Dengeyi Korumak için 5 Adım

(1) Duyguyu kabul edelim, ama davranışı yönlendirelim. Çocukların günlük ihtiyaçları arasında ağlamak, öfkelenmek, gülmek vardır. Bu duyguları bastırmak yerine davranışlara sınır koyabiliriz. Mesela “Şu an çok öfkelisin, sinirlendin; anlıyorum. Ama vurmak doğru değil!”

(2) Soruna çözüm odaklı yaklaşalım. “Odanı hemen topla” yerine “Odanın toplanması lazım, beraber başlayalım” diye devam edilebilir.

(3) Sorumluluk verelim: Her çocuk yaşına uygun görevler alabilir. Hata yapar ve öğrenir.

(4) Sınırları koruyalım. “Sen bizim için değerlisin, ama bu davranışın kabul edilebilir değil. Davranışını onaylamıyoruz.”

(5) Kurallarda net olalım, ama bazenler de olsun.

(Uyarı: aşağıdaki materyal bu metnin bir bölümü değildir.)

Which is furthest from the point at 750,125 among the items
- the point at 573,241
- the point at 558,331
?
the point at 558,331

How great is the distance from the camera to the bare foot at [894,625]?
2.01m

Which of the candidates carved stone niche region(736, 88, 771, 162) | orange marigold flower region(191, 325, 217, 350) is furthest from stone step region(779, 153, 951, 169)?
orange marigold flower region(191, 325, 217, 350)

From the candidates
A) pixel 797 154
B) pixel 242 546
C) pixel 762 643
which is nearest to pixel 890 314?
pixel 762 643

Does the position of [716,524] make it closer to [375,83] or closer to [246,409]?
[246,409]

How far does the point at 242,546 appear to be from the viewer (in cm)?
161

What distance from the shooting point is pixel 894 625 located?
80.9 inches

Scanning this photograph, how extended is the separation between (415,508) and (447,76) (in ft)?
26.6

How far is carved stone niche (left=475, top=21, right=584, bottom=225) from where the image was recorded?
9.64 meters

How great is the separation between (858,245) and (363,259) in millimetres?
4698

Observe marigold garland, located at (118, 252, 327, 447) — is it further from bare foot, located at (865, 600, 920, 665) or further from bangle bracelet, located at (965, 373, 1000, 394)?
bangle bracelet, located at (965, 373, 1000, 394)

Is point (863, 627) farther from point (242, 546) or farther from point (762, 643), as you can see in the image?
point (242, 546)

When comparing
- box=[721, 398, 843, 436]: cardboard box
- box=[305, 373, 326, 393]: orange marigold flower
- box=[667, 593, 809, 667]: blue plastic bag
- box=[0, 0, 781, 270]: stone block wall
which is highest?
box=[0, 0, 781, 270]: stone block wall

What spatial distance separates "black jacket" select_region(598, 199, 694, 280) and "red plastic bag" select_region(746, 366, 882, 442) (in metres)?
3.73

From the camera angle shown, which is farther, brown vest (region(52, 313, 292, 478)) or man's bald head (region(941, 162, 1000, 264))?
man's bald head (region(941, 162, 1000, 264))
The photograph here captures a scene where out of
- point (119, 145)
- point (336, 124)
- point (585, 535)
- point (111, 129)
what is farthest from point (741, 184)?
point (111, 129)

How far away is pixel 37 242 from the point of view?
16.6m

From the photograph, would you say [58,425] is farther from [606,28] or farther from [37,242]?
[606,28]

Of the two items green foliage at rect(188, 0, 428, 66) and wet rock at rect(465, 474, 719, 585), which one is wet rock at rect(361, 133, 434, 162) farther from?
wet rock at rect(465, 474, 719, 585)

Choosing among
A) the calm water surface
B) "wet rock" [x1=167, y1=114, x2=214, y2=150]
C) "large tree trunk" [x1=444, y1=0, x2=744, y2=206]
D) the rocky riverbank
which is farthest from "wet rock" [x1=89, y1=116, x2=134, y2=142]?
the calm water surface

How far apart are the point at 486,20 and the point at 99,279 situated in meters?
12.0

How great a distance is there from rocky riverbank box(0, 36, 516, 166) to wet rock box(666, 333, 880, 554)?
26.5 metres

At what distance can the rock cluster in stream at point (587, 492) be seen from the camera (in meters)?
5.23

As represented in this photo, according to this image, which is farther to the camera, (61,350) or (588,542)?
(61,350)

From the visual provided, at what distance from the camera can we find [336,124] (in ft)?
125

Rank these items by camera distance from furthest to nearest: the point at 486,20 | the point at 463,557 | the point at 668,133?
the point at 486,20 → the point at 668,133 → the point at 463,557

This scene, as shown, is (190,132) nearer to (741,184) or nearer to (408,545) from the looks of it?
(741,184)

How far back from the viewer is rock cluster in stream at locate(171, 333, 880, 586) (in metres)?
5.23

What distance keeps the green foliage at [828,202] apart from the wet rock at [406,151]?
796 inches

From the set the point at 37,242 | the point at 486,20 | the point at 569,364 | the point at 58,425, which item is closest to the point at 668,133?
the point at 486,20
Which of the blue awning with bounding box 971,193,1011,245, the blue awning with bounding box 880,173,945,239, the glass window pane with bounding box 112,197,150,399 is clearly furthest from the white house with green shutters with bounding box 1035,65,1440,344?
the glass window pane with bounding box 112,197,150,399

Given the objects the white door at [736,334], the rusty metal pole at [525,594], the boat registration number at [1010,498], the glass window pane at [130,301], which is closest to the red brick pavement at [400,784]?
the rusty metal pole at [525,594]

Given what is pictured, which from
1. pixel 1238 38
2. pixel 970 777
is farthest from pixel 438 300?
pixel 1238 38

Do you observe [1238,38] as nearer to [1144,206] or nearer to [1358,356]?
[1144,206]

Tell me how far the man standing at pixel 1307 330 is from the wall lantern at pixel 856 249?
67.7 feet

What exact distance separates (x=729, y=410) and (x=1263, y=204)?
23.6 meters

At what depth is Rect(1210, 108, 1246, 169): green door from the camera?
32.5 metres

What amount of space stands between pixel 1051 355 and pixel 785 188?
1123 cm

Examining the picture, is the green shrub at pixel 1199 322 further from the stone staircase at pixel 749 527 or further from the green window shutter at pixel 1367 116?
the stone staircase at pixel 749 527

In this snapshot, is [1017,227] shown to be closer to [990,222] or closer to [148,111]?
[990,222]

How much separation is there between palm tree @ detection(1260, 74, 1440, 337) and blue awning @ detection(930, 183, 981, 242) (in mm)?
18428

Mesela yatma saati belli olsun ama misafir geldiğinde veya hafta sonu müsamahalı olalım.

Unutmayalım, ebeveyn olarak amacımız çocuğu özgür bırakmak ya da sürekli ceza vermek değil; ona hayatı öğretirken rehberlik etmek. Ne aşırı koruyucu olmak ne de baskı uygulamak gelişimi destekler.